Hillary Clinton raised eyebrows recently with her assertion that the five Taliban commanders transferred to Qatar in exchange for Sgt. Bowe Bergdahl are "not a threat to the United States." John Kerry, in remarks Thursday to the U.S. Embassy staff in London, seemed to take issue with Clinton's assessment on the relative danger posed to the United States by terrorists in foreign lands [emphasis added]:
[W]e’re living in an era – a tectonic shift, a moment of extraordinary change. And our interests are at stake everywhere.
That’s what I want to reinforce in you. There’s no us and them, over there, over here, and you’re safe. We’re all connected to what’s going on. Terrorists in Syria today, in Iraq today are thinking about how they can hurt people in London or Paris or Berlin or even in the United States. And they don’t offer anything else to their people. They’re not offering an education plan, they’re not offering – well, actually, it’s do what we tell you. Read one book and that’s it, and you live by it. But they’re not offering a broad-based set of opportunities and education. They don’t talk about building their country, they don’t have healthcare, nothing. That’s what we’re struggling with.

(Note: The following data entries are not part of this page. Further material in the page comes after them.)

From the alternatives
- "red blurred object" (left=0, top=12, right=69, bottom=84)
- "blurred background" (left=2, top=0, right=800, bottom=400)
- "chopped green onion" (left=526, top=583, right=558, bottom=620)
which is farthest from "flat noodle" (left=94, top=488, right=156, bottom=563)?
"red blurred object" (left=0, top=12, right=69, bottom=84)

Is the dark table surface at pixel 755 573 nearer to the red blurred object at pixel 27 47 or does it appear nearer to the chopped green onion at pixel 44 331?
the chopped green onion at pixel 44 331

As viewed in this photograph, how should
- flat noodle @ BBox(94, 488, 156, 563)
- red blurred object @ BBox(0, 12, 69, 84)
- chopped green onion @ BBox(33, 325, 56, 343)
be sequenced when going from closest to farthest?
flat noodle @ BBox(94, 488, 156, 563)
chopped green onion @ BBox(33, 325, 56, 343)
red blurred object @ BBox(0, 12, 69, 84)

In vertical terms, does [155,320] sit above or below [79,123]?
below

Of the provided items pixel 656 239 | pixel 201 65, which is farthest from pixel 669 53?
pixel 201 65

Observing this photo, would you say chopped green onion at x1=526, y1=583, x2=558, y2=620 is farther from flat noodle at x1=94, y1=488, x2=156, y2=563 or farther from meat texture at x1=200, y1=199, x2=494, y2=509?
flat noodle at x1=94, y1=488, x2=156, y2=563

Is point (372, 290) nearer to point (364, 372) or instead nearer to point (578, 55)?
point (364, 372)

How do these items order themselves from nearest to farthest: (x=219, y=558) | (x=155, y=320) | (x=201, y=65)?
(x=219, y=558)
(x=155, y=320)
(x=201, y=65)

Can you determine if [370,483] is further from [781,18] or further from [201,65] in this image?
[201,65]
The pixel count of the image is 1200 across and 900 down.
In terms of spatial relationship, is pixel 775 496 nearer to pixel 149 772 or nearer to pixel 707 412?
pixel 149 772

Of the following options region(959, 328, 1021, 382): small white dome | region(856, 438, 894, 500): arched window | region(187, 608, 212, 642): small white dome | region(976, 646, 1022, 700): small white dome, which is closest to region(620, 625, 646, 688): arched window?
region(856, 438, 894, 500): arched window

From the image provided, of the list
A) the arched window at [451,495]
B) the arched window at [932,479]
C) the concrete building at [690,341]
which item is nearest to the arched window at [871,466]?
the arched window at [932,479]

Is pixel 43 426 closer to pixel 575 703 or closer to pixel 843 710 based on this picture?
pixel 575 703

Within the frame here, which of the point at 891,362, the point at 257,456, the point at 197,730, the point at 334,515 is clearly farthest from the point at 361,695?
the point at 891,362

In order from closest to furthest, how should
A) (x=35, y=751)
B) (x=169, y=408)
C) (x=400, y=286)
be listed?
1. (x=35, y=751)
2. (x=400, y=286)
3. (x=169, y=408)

In an interview at The Hague in 2009, Clinton herself seemed more concerned about the direct threat posed to the United States by the Taliban than her recent remarks would indicate:
QUESTION: President Obama just last week was talking about the Taliban and al-Qaida. He said that they are regenerating and they’re a threat to the United States and to its allies. And just today we had the head of the Pakistan Taliban making a threat against directly the United States, in fact, Washington, D.C. – Baitullah Mehsud saying he’s planning a terrorist attack that would “amaze the world.” What can you tell us about that? Do you know how serious it is and could the Taliban actually mount such a threat?
SECRETARY CLINTON: Well, remember that leaders of the Taliban are in a syndicate relationship with al-Qaida. They are allies, they depend upon one another. Al-Qaida provides planning, logistical, financial support. The Taliban provides a safe haven. So it’s a totally interconnected relationship. So what we respond to something like that is to make clear that threats like that will be dealt with. We will be obviously vigilant and prepared. But it illustrates exactly why we’re doing what we’re doing. Anybody who thinks we can walk away from Afghanistan and Pakistan and the border area is forgetting it happened on September 11th, 2001. I was a Senator from New York. I don’t forget. I know what these people are capable of doing. And we’ve kept them at bay and we’re going to dismantle them, disrupt and defeat them.